The coalition calls for $600 million to be invested to create more natural, fire-resilient conditions which would include prescribed burning and forest thinning. This would include funding to CAL FIRE's Forest Health grant program, Forest Legacy Program, Fire and Resource Assessment Program, and California Forest Improvement Program. Also include would efforts to prevent fires in agricultural areas and funding for a collaborative tribal burning program “that respects tribal sovereignity,” the coalition states.

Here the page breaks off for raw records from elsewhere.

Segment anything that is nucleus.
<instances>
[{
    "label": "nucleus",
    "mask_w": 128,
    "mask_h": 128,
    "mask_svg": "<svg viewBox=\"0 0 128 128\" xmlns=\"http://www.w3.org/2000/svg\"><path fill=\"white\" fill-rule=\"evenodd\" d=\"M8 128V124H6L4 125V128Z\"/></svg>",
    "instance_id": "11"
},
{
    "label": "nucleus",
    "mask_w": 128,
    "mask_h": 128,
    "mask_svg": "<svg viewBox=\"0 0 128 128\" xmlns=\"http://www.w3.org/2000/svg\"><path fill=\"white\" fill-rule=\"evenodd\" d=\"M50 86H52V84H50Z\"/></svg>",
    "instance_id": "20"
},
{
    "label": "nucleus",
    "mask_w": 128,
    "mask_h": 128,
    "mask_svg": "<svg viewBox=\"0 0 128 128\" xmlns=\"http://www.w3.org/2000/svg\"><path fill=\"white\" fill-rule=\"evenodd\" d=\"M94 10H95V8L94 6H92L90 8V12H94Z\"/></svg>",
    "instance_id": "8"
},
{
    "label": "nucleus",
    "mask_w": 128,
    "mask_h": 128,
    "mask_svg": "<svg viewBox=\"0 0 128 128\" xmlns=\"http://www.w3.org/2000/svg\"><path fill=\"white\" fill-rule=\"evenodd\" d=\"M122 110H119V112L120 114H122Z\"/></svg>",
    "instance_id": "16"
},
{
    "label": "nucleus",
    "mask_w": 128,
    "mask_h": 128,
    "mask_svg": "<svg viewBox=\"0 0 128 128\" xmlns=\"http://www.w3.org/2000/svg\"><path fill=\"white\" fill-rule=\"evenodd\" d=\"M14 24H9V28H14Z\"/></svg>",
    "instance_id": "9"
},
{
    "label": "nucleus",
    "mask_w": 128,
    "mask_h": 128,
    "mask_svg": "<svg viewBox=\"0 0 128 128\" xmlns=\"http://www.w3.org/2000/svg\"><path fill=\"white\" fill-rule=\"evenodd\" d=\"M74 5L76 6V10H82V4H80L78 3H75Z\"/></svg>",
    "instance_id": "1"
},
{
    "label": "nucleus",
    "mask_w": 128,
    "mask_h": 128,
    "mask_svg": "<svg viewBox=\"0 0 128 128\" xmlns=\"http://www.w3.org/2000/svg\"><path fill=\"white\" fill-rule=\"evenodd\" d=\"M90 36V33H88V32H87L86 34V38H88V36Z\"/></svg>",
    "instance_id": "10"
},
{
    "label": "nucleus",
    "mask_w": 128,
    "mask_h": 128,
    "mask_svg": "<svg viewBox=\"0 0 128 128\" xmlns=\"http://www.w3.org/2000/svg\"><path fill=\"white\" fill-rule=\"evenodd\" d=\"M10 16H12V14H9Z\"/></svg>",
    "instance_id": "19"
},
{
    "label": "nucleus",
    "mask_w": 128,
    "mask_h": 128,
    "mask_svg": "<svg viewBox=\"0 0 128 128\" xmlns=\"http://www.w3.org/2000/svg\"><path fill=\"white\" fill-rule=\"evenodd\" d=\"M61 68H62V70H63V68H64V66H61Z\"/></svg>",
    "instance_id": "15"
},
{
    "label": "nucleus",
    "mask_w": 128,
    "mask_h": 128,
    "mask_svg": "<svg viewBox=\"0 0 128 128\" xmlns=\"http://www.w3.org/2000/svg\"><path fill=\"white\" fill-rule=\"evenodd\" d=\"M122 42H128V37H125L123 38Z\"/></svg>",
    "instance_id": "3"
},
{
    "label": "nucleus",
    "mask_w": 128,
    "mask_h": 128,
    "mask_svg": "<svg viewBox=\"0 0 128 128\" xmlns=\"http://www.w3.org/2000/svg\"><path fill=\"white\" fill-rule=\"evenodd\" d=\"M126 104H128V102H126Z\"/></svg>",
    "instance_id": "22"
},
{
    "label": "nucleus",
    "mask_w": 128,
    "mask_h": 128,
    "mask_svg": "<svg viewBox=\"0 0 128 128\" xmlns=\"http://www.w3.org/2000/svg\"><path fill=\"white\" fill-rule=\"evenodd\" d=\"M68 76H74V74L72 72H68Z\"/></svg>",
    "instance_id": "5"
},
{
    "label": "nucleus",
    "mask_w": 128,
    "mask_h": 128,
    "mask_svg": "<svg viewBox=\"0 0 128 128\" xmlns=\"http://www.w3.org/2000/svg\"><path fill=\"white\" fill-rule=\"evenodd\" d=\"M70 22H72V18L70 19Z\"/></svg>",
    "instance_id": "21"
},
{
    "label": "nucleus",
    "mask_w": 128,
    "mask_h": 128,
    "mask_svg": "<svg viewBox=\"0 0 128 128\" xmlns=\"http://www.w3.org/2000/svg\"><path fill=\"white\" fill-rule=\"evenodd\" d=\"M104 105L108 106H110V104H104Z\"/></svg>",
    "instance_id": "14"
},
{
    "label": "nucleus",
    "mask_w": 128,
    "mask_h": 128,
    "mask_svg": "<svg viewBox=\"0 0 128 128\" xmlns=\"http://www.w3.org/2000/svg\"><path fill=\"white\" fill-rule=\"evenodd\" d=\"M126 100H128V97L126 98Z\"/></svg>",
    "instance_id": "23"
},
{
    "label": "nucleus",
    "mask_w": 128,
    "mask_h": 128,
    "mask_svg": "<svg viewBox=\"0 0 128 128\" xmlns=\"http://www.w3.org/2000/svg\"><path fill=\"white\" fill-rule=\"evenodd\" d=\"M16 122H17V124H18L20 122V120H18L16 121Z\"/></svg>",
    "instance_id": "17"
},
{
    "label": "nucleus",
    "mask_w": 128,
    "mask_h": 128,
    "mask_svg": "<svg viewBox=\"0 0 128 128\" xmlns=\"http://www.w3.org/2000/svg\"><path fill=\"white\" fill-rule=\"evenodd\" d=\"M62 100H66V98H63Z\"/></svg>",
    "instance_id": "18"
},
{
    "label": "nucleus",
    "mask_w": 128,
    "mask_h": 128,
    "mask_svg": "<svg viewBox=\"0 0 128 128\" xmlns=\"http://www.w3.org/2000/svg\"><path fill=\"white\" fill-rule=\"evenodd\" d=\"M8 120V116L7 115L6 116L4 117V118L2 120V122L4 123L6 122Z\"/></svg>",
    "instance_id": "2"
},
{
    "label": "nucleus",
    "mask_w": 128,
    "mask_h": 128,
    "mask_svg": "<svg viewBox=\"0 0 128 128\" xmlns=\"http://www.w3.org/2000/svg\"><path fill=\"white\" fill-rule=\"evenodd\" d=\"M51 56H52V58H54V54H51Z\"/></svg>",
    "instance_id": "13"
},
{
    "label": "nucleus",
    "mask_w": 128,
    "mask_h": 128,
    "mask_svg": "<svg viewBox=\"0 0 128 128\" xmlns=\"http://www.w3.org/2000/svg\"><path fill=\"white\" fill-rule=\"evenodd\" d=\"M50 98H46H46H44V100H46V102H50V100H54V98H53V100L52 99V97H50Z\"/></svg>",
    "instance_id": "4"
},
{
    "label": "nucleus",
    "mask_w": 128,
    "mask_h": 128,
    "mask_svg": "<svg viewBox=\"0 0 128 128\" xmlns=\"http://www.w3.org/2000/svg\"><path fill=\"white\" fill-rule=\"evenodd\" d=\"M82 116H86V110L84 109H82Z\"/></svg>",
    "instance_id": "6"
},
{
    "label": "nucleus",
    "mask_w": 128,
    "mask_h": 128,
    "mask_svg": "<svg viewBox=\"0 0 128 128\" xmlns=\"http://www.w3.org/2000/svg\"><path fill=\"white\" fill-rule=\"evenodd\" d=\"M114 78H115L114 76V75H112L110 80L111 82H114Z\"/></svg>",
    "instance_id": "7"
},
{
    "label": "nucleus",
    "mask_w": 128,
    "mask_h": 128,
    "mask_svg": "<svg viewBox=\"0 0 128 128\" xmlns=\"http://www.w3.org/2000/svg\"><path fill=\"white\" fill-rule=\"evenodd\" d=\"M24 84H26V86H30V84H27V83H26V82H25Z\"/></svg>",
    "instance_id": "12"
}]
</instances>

The coalition also proposes $900 million to reduce the risk of wildfire to homes, commercial structures, and communities. This would include investments in CAL FIRE’s Fire Prevention grant program. California and Local Conservation Corps, California Community Colleges, and Department of Conservation for the Regional Forest and Fire Capacity Program, as well as funding to improve defensible space and alert systems. “These measures are especially important for non-forested, high risk areas, where prescribed fire and other landscape intervention may not be viable options,” the coalition states.

The coalition also calls for better coordination between the state's many fire prevention programs.

As far as how funding would be provided the coalition called for a statewide bond to be proposed.

The state was set to begin to spend on wildfire prevention in 2020 — before the COVID-19 pandemic happened. A $100 million pilot project to outfit older homes with fire-resistant materials was dropped in 2020. Another $165 million earmarked for community protection and wildland fuel-reduction was reduced to $10 million.

The state legislature was also on the verge of providing $500 million for wildfire response and prevention. But disagreements on how that would be funded torpedoed the proposal.

Senate Democrats wanted the fee to be assessed on electricity bills but utility companies, businesses an farmers strongly opposed that idea. There was the idea the money would come from the state's cap and trade program, but money hasn't really materialized from that program so far.

It was expected the cap and trade program would generate $200 million a year, but in 2020 the COVID-19 pandemic prevented industry activity that would have generated those funds.

Among those that make of the Coalition are the Defenders of Wildlife, the Wine Institute and the California Cattlemen's Association.

The coalition's letter also states how the strategy of fire suppression — or the lack of prescribed burning — has contributed to the large increase in wildfires. The coalition also states in the letter climate change is “exacerbating” the situation.

In its letter the coalition called for a “sizeable” investment in prescribed burning.

Extensive fire suppression and exclusion, development in high fire hazard severity zones, and the spread of non-native vegetation from human activities has left California’s landscapes prone to large, intense fires,” the coalition stated in its letter. “Given the degraded condition of many of our fire-prone landscapes, the scale of the problem currently facing our state, and that climate change is exacerbating this problem, we need to significantly increase, accelerate, and sustain efforts to prepare for and reduce the risk of high-severity wildfire, in addition to ongoing fire suppression activities.

If designed and implemented well, these investments can also provide benefits to wildlife, water quality and security, and climate mitigation and resilience.”